Cook's Illustrated

Egg Noodles

Published January 1, 2002. From Cook's Illustrated.

Noodles that are mealy, pasty, or fishy have no place in your favorite casserole.

Egg noodles are not the stars of the pasta world. They lack the panache of penne, the sultriness of spaghetti, the rotundity of rotini. Yet in their role as trusty sidekick to dishes like beef Stroganoff and chicken paprikash, or in a casserole, egg noodles can make or break a meal.

Classic egg noodles are thick, wide ribbons of pasta with a fat content that's slightly higher than that of other kinds of pasta because of their high percentage (up to 20 percent) of eggs. Their firm, sturdy texture is what makes them such an appealing complement to casseroles and heavy soups and stews.

We chose eight widely available brands, cooked them in salted water, and then tasted them tossed in a small amount of canola oil to prevent clumping. We were looking for a clean, slightly buttery flavor and a firm yet yielding texture. Although the top two finished within one point of each other, the rest were unqualified disasters.

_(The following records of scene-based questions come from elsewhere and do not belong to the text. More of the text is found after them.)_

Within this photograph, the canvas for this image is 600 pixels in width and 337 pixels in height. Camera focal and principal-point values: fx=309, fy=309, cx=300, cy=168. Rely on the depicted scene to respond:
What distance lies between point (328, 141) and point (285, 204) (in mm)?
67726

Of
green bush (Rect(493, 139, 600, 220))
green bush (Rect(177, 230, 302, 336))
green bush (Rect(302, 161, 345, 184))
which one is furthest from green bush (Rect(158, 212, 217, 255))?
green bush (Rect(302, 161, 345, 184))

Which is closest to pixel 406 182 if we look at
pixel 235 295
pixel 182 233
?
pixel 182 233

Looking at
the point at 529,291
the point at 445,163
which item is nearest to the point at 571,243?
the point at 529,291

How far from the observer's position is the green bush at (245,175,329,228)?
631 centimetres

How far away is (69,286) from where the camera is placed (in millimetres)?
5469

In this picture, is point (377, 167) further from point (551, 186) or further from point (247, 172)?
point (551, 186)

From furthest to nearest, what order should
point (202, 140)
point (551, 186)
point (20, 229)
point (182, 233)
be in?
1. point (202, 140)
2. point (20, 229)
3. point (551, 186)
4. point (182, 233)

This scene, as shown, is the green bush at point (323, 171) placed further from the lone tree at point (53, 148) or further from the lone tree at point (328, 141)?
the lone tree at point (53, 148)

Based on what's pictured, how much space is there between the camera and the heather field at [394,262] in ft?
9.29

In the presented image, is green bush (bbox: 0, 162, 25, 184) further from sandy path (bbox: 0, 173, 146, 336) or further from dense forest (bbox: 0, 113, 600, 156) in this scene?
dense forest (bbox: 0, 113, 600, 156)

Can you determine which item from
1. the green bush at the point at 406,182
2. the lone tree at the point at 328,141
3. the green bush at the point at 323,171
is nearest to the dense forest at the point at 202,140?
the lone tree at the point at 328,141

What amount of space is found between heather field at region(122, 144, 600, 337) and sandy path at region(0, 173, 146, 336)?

The winner was praised for its "clean, neutral" flavor, and the runner-up was a German brand that can be found in the international aisle of some supermarkets. Fans of these noodles described them as "yummy," with a "wheaty" flavor and "firm" texture. Coming in at the bottom was a brand whose ultrathick noodles were described as "a little too hard," with "too little flavor."